The United States Department of Energy has awarded the University of Utah $1.5 million to study the potential of transforming coal-associated mineral resources in Utah and western Colorado’s Uinta Basin region into high-value metal, mineral and non-fuel carbon-based products. Coal has historically been used for combustion and energy generation, but may additionally host critical minerals and rare earth elements that have been overlooked and are valuable non-fuel products in our modern society.
The award is part of a$19 million initiative, with awards to 13 projects across the country, aimed at developing domestic production of rare earth elements and other critical minerals as well as important advanced materials such as carbon fiber and polymers.
The project includes 25 organizations and 30 team members and is led by Michael Free, professor of materials science and engineering and chair of the Department of Mining Engineering. The geology portion of the project is led by Lauren Birgenheier, associate professor of geology and geophysics. Other portions of the project are led by Prashant Sarswat, research associate professor of materials science and engineering, Tulinda Larsen, executive director of the Utah Advanced Materials and Manufacturing Initiative (UAMMI) and Jim Patten, JWP Consulting, LLC. Some of the main partnering organizations include UAMMI, Colorado School of Mines, Los Alamos National Laboratory, Wolverine Fuels, Utah Geological Survey, Colorado Geological Survey, Institute for Advanced Composites Manufacturing Innovations, JWP Consulting, LLC and Utah State University—Eastern.
“This project is designed to help make the transformation of resources into valued products, and in the process diversify the economic base of the region and expand job opportunities while simultaneously supplying our country with critical resources,” Free says.
Modern technologies, including clean energy technologies, depend on rare earth elements and critical minerals to comprise batteries, magnets, solar panels and other components. The United States currently imports most of these rare earth elements and critical minerals, leaving the supply chain vulnerable to natural and political disruptions.
“China’s near monopoly over rare earth metals makes the rest of the world dependent on them,” says Sen. Mitt Romney in aDepartment of Energy statement. “With this funding, Utah will continue to play a vital role in United States’ production of rare earth metals and critical minerals, which will help rebuild our supply chain and decrease our dependence on China. Importantly, these projects will also create new jobs and spur economic growth for communities in the Uintah Basin.”
Uinta Basin resources
The Uinta Basin lies in northeastern Utah and due to its geological properties is historically a source of coal, oil shale and oil and gas. After further evaluation, the Uinta Basin region may prove to be a valuable source of rare earth elements and critical minerals.
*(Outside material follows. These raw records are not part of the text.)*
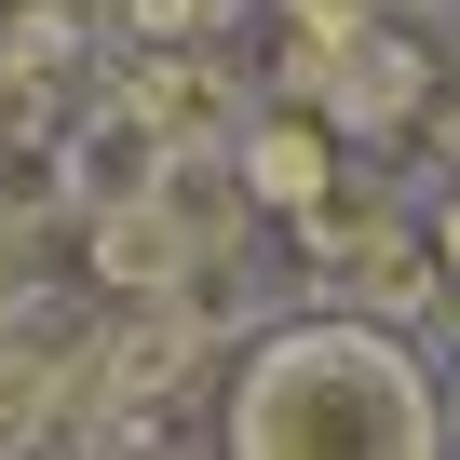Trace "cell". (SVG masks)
<instances>
[{
  "instance_id": "5b68a950",
  "label": "cell",
  "mask_w": 460,
  "mask_h": 460,
  "mask_svg": "<svg viewBox=\"0 0 460 460\" xmlns=\"http://www.w3.org/2000/svg\"><path fill=\"white\" fill-rule=\"evenodd\" d=\"M82 258H95L109 298H163V285L190 271V230H176L163 203H109V217H82Z\"/></svg>"
},
{
  "instance_id": "8992f818",
  "label": "cell",
  "mask_w": 460,
  "mask_h": 460,
  "mask_svg": "<svg viewBox=\"0 0 460 460\" xmlns=\"http://www.w3.org/2000/svg\"><path fill=\"white\" fill-rule=\"evenodd\" d=\"M420 244H433V271L460 285V190H433V217H420Z\"/></svg>"
},
{
  "instance_id": "6da1fadb",
  "label": "cell",
  "mask_w": 460,
  "mask_h": 460,
  "mask_svg": "<svg viewBox=\"0 0 460 460\" xmlns=\"http://www.w3.org/2000/svg\"><path fill=\"white\" fill-rule=\"evenodd\" d=\"M230 460H447L433 366L393 325L298 312L230 366Z\"/></svg>"
},
{
  "instance_id": "3957f363",
  "label": "cell",
  "mask_w": 460,
  "mask_h": 460,
  "mask_svg": "<svg viewBox=\"0 0 460 460\" xmlns=\"http://www.w3.org/2000/svg\"><path fill=\"white\" fill-rule=\"evenodd\" d=\"M109 109H122V122H149L163 149H203V136H230V109H244V95H230L203 55H136Z\"/></svg>"
},
{
  "instance_id": "277c9868",
  "label": "cell",
  "mask_w": 460,
  "mask_h": 460,
  "mask_svg": "<svg viewBox=\"0 0 460 460\" xmlns=\"http://www.w3.org/2000/svg\"><path fill=\"white\" fill-rule=\"evenodd\" d=\"M149 176H163V136H149V122H122V109H82L55 203H68V217H109V203H149Z\"/></svg>"
},
{
  "instance_id": "7a4b0ae2",
  "label": "cell",
  "mask_w": 460,
  "mask_h": 460,
  "mask_svg": "<svg viewBox=\"0 0 460 460\" xmlns=\"http://www.w3.org/2000/svg\"><path fill=\"white\" fill-rule=\"evenodd\" d=\"M230 176H244V217H312V203L339 190V122H325L312 95L244 109V122H230Z\"/></svg>"
}]
</instances>
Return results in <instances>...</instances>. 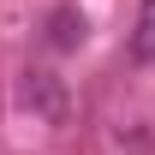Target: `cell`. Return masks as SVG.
Returning <instances> with one entry per match:
<instances>
[{"instance_id": "2", "label": "cell", "mask_w": 155, "mask_h": 155, "mask_svg": "<svg viewBox=\"0 0 155 155\" xmlns=\"http://www.w3.org/2000/svg\"><path fill=\"white\" fill-rule=\"evenodd\" d=\"M42 42H48L54 54L78 48V42H84V12H78V6H54V12H48V30H42Z\"/></svg>"}, {"instance_id": "3", "label": "cell", "mask_w": 155, "mask_h": 155, "mask_svg": "<svg viewBox=\"0 0 155 155\" xmlns=\"http://www.w3.org/2000/svg\"><path fill=\"white\" fill-rule=\"evenodd\" d=\"M131 60H155V0H143V12H137V30H131Z\"/></svg>"}, {"instance_id": "1", "label": "cell", "mask_w": 155, "mask_h": 155, "mask_svg": "<svg viewBox=\"0 0 155 155\" xmlns=\"http://www.w3.org/2000/svg\"><path fill=\"white\" fill-rule=\"evenodd\" d=\"M18 107L36 114V119H48V125H60L66 119V78L48 72V66H30L18 78Z\"/></svg>"}]
</instances>
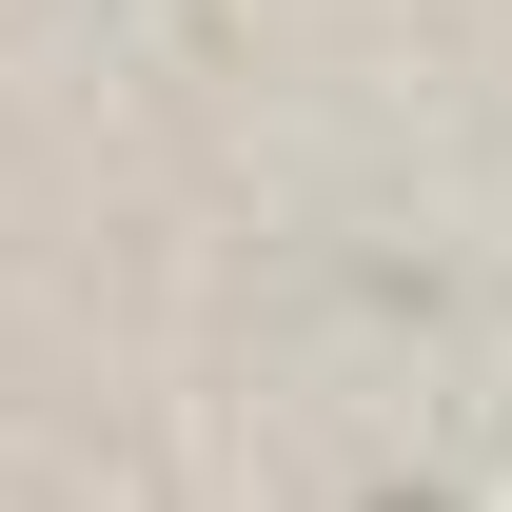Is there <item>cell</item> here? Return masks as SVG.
Listing matches in <instances>:
<instances>
[{
  "instance_id": "1",
  "label": "cell",
  "mask_w": 512,
  "mask_h": 512,
  "mask_svg": "<svg viewBox=\"0 0 512 512\" xmlns=\"http://www.w3.org/2000/svg\"><path fill=\"white\" fill-rule=\"evenodd\" d=\"M394 512H414V493H394Z\"/></svg>"
}]
</instances>
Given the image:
Beyond their use in a fossil fuel economy, these resources form the raw materials of many of our modern technologies.
“Rare earth elements and critical minerals are needed to build and run our cell phones, computers, and cars,” Free says. “Carbon fiber composites are needed in a variety of products and industries, and particularly in the aerospace industry. Polymers are used in nearly everything we use.”
“Importantly,” Birgenheier adds, “rare earth elements and critical minerals are used in many renewable energy technologies. As such, the project is part of an innovative energy transition that is already underway.”
Additionally, using natural resources in non-fuel applications, the researchers say, reduces carbon emissions.
Benefitting Utah
According to the Department of Energy, the U’s project will “quantify, assess, and plan to enable the transformation of Uinta Basin earth resources such as coal, oil shale, resin, rare earth elements and critical materials into high value metal, mineral and carbon-based products that can be used in advanced products such as carbon fiber composites in aircraft and high powered magnets and batteries in electric vehicles.”
U researchers will better characterize the geologic resources in the basin and develop improved technologies for transforming the raw materials into commercially viable products. Chemical engineering professor Eric Eddings, for example, will continue hisongoing workto develop ways to turn coal pitch, an asphalt-like coal derivative, into carbon fiber for use in a wide range of products.
Free says that producing these materials and minerals in the Uintah Basin will help diversify the demand for them as the need for fossil fuel declines while reducing reliance on imported minerals.
“Producing these products in the Uintah Basin would expand and diversify the regional economy while providing domestic access to critical minerals that are now imported,” he says. “It would also expand economic and educational opportunities for local residents.”